Can you give the listing again from its start through the line containing "<instances>", renaming "Segmentation results" to "Labeling output" and keeping everything else unchanged? Leave the picture out of your answer.

(Region labeling records)
--- START ---

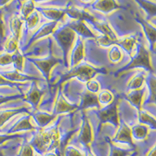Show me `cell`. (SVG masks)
Segmentation results:
<instances>
[{"mask_svg":"<svg viewBox=\"0 0 156 156\" xmlns=\"http://www.w3.org/2000/svg\"><path fill=\"white\" fill-rule=\"evenodd\" d=\"M136 66H141V67H144L148 70H151L150 61H149L148 52L143 46L140 47L138 52L136 55V56L133 58L131 63L127 66V68L129 69V68L136 67Z\"/></svg>","mask_w":156,"mask_h":156,"instance_id":"6da1fadb","label":"cell"},{"mask_svg":"<svg viewBox=\"0 0 156 156\" xmlns=\"http://www.w3.org/2000/svg\"><path fill=\"white\" fill-rule=\"evenodd\" d=\"M96 73V70L93 68L88 66H81V67L76 68L66 74V78L71 77V76H78L79 79L81 80H89L90 78L94 76Z\"/></svg>","mask_w":156,"mask_h":156,"instance_id":"7a4b0ae2","label":"cell"},{"mask_svg":"<svg viewBox=\"0 0 156 156\" xmlns=\"http://www.w3.org/2000/svg\"><path fill=\"white\" fill-rule=\"evenodd\" d=\"M99 115L101 120L104 121V122L109 121V122H112L113 123H117V113L115 104H112V105L101 110V112H99Z\"/></svg>","mask_w":156,"mask_h":156,"instance_id":"3957f363","label":"cell"},{"mask_svg":"<svg viewBox=\"0 0 156 156\" xmlns=\"http://www.w3.org/2000/svg\"><path fill=\"white\" fill-rule=\"evenodd\" d=\"M137 19H138V21L143 26V28H144L146 36L148 38L149 41L153 44L156 41V28L152 27L150 23L146 22L145 20H142L141 18H137Z\"/></svg>","mask_w":156,"mask_h":156,"instance_id":"277c9868","label":"cell"},{"mask_svg":"<svg viewBox=\"0 0 156 156\" xmlns=\"http://www.w3.org/2000/svg\"><path fill=\"white\" fill-rule=\"evenodd\" d=\"M73 34L70 31H66V30H63L60 34L59 37H58V40L60 42L62 48H64V51H68L69 46L71 45V43L73 41Z\"/></svg>","mask_w":156,"mask_h":156,"instance_id":"5b68a950","label":"cell"},{"mask_svg":"<svg viewBox=\"0 0 156 156\" xmlns=\"http://www.w3.org/2000/svg\"><path fill=\"white\" fill-rule=\"evenodd\" d=\"M66 13L69 15L71 17L75 18L76 20H93V17L91 16L87 13L86 12H83V11L80 10V9H75V8H71L69 9L66 11Z\"/></svg>","mask_w":156,"mask_h":156,"instance_id":"8992f818","label":"cell"},{"mask_svg":"<svg viewBox=\"0 0 156 156\" xmlns=\"http://www.w3.org/2000/svg\"><path fill=\"white\" fill-rule=\"evenodd\" d=\"M98 97L94 94L91 93H85L83 97V101H82V108H87L90 106H95L98 105Z\"/></svg>","mask_w":156,"mask_h":156,"instance_id":"52a82bcc","label":"cell"},{"mask_svg":"<svg viewBox=\"0 0 156 156\" xmlns=\"http://www.w3.org/2000/svg\"><path fill=\"white\" fill-rule=\"evenodd\" d=\"M116 140L119 142H124L132 145L131 136H130V131L128 127L124 126L119 130V133L116 136Z\"/></svg>","mask_w":156,"mask_h":156,"instance_id":"ba28073f","label":"cell"},{"mask_svg":"<svg viewBox=\"0 0 156 156\" xmlns=\"http://www.w3.org/2000/svg\"><path fill=\"white\" fill-rule=\"evenodd\" d=\"M69 27L73 30H75L77 31L79 34H82V35L85 36V37H91L93 36L92 33L87 28L85 25L83 24L81 22H78V23H72Z\"/></svg>","mask_w":156,"mask_h":156,"instance_id":"9c48e42d","label":"cell"},{"mask_svg":"<svg viewBox=\"0 0 156 156\" xmlns=\"http://www.w3.org/2000/svg\"><path fill=\"white\" fill-rule=\"evenodd\" d=\"M142 96H143V92L142 90H136L134 92H132L128 96V99L130 101V102L137 108H140V103H141Z\"/></svg>","mask_w":156,"mask_h":156,"instance_id":"30bf717a","label":"cell"},{"mask_svg":"<svg viewBox=\"0 0 156 156\" xmlns=\"http://www.w3.org/2000/svg\"><path fill=\"white\" fill-rule=\"evenodd\" d=\"M97 27L102 32L104 35L108 37L110 40H112L114 42H117L116 37H115L113 32L112 31V30L108 27V25L105 24V23H97Z\"/></svg>","mask_w":156,"mask_h":156,"instance_id":"8fae6325","label":"cell"},{"mask_svg":"<svg viewBox=\"0 0 156 156\" xmlns=\"http://www.w3.org/2000/svg\"><path fill=\"white\" fill-rule=\"evenodd\" d=\"M140 5H142V7L145 9L146 12L148 13L150 16H155L156 15V4L153 3V2H138Z\"/></svg>","mask_w":156,"mask_h":156,"instance_id":"7c38bea8","label":"cell"},{"mask_svg":"<svg viewBox=\"0 0 156 156\" xmlns=\"http://www.w3.org/2000/svg\"><path fill=\"white\" fill-rule=\"evenodd\" d=\"M37 66L41 68V70L43 71V73L44 74H47L48 73L49 69H51V67L53 66L54 64L55 63V59H49V60L46 61H41V62H36Z\"/></svg>","mask_w":156,"mask_h":156,"instance_id":"4fadbf2b","label":"cell"},{"mask_svg":"<svg viewBox=\"0 0 156 156\" xmlns=\"http://www.w3.org/2000/svg\"><path fill=\"white\" fill-rule=\"evenodd\" d=\"M135 43H136V38L134 37H127L124 40L119 41V44L127 51H131Z\"/></svg>","mask_w":156,"mask_h":156,"instance_id":"5bb4252c","label":"cell"},{"mask_svg":"<svg viewBox=\"0 0 156 156\" xmlns=\"http://www.w3.org/2000/svg\"><path fill=\"white\" fill-rule=\"evenodd\" d=\"M140 122L145 124H148L151 126L152 127L156 128V120L153 119L152 117L147 115V113L144 112H141L140 113Z\"/></svg>","mask_w":156,"mask_h":156,"instance_id":"9a60e30c","label":"cell"},{"mask_svg":"<svg viewBox=\"0 0 156 156\" xmlns=\"http://www.w3.org/2000/svg\"><path fill=\"white\" fill-rule=\"evenodd\" d=\"M117 6L115 3L112 1H105V2H99L97 3V8L102 11H108L114 9Z\"/></svg>","mask_w":156,"mask_h":156,"instance_id":"2e32d148","label":"cell"},{"mask_svg":"<svg viewBox=\"0 0 156 156\" xmlns=\"http://www.w3.org/2000/svg\"><path fill=\"white\" fill-rule=\"evenodd\" d=\"M133 134L137 139H143L147 134V128L144 126H136L133 128Z\"/></svg>","mask_w":156,"mask_h":156,"instance_id":"e0dca14e","label":"cell"},{"mask_svg":"<svg viewBox=\"0 0 156 156\" xmlns=\"http://www.w3.org/2000/svg\"><path fill=\"white\" fill-rule=\"evenodd\" d=\"M150 86V101L156 102V78H151L149 81Z\"/></svg>","mask_w":156,"mask_h":156,"instance_id":"ac0fdd59","label":"cell"},{"mask_svg":"<svg viewBox=\"0 0 156 156\" xmlns=\"http://www.w3.org/2000/svg\"><path fill=\"white\" fill-rule=\"evenodd\" d=\"M143 81H144V76L142 75H138L133 78L129 86L131 87V88H139L142 85Z\"/></svg>","mask_w":156,"mask_h":156,"instance_id":"d6986e66","label":"cell"},{"mask_svg":"<svg viewBox=\"0 0 156 156\" xmlns=\"http://www.w3.org/2000/svg\"><path fill=\"white\" fill-rule=\"evenodd\" d=\"M81 139L86 144L88 143V141L90 140V129H89V126L87 123L84 124V128H83V132Z\"/></svg>","mask_w":156,"mask_h":156,"instance_id":"ffe728a7","label":"cell"},{"mask_svg":"<svg viewBox=\"0 0 156 156\" xmlns=\"http://www.w3.org/2000/svg\"><path fill=\"white\" fill-rule=\"evenodd\" d=\"M110 55V58H111V60L114 61V62H116L118 61L120 58L121 57V54L119 52V51L116 48H112L111 52L109 54Z\"/></svg>","mask_w":156,"mask_h":156,"instance_id":"44dd1931","label":"cell"},{"mask_svg":"<svg viewBox=\"0 0 156 156\" xmlns=\"http://www.w3.org/2000/svg\"><path fill=\"white\" fill-rule=\"evenodd\" d=\"M98 42L100 43L102 45H105V46H108L110 44H112L113 43H115L105 35L103 36V37H100V38H98Z\"/></svg>","mask_w":156,"mask_h":156,"instance_id":"7402d4cb","label":"cell"},{"mask_svg":"<svg viewBox=\"0 0 156 156\" xmlns=\"http://www.w3.org/2000/svg\"><path fill=\"white\" fill-rule=\"evenodd\" d=\"M129 154L126 150H122V149L114 148L112 151V154L110 156H126Z\"/></svg>","mask_w":156,"mask_h":156,"instance_id":"603a6c76","label":"cell"},{"mask_svg":"<svg viewBox=\"0 0 156 156\" xmlns=\"http://www.w3.org/2000/svg\"><path fill=\"white\" fill-rule=\"evenodd\" d=\"M87 87H88L90 91L96 92L98 90V84L96 82H94V80H89V82L87 83Z\"/></svg>","mask_w":156,"mask_h":156,"instance_id":"cb8c5ba5","label":"cell"},{"mask_svg":"<svg viewBox=\"0 0 156 156\" xmlns=\"http://www.w3.org/2000/svg\"><path fill=\"white\" fill-rule=\"evenodd\" d=\"M20 156H33L32 149L30 147H28V146L23 147L20 154Z\"/></svg>","mask_w":156,"mask_h":156,"instance_id":"d4e9b609","label":"cell"},{"mask_svg":"<svg viewBox=\"0 0 156 156\" xmlns=\"http://www.w3.org/2000/svg\"><path fill=\"white\" fill-rule=\"evenodd\" d=\"M33 3H32L31 2H27V5H25L24 7H23V13H24L25 16H27V15H29L30 13V12L32 11V9H33Z\"/></svg>","mask_w":156,"mask_h":156,"instance_id":"484cf974","label":"cell"},{"mask_svg":"<svg viewBox=\"0 0 156 156\" xmlns=\"http://www.w3.org/2000/svg\"><path fill=\"white\" fill-rule=\"evenodd\" d=\"M111 94H109L108 92H104V93H101V96H100V100L103 102H108L109 101V100L111 99Z\"/></svg>","mask_w":156,"mask_h":156,"instance_id":"4316f807","label":"cell"},{"mask_svg":"<svg viewBox=\"0 0 156 156\" xmlns=\"http://www.w3.org/2000/svg\"><path fill=\"white\" fill-rule=\"evenodd\" d=\"M28 25H30V27L35 25V23H37V15H32L31 16L28 18Z\"/></svg>","mask_w":156,"mask_h":156,"instance_id":"83f0119b","label":"cell"},{"mask_svg":"<svg viewBox=\"0 0 156 156\" xmlns=\"http://www.w3.org/2000/svg\"><path fill=\"white\" fill-rule=\"evenodd\" d=\"M67 156H82L80 152H78L77 151L73 149V150H69L67 152Z\"/></svg>","mask_w":156,"mask_h":156,"instance_id":"f1b7e54d","label":"cell"},{"mask_svg":"<svg viewBox=\"0 0 156 156\" xmlns=\"http://www.w3.org/2000/svg\"><path fill=\"white\" fill-rule=\"evenodd\" d=\"M147 156H156V146L154 147V148L151 150L150 152H149V154H147Z\"/></svg>","mask_w":156,"mask_h":156,"instance_id":"f546056e","label":"cell"},{"mask_svg":"<svg viewBox=\"0 0 156 156\" xmlns=\"http://www.w3.org/2000/svg\"><path fill=\"white\" fill-rule=\"evenodd\" d=\"M45 156H57V155H55V154H46Z\"/></svg>","mask_w":156,"mask_h":156,"instance_id":"4dcf8cb0","label":"cell"},{"mask_svg":"<svg viewBox=\"0 0 156 156\" xmlns=\"http://www.w3.org/2000/svg\"><path fill=\"white\" fill-rule=\"evenodd\" d=\"M86 156H94V155H93L91 153H88V154H87V155H86Z\"/></svg>","mask_w":156,"mask_h":156,"instance_id":"1f68e13d","label":"cell"},{"mask_svg":"<svg viewBox=\"0 0 156 156\" xmlns=\"http://www.w3.org/2000/svg\"><path fill=\"white\" fill-rule=\"evenodd\" d=\"M132 156H135V154H133V155H132Z\"/></svg>","mask_w":156,"mask_h":156,"instance_id":"d6a6232c","label":"cell"}]
</instances>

--- END ---

### FINISHED ANSWER
Show me `cell`. (SVG masks)
Labeling output:
<instances>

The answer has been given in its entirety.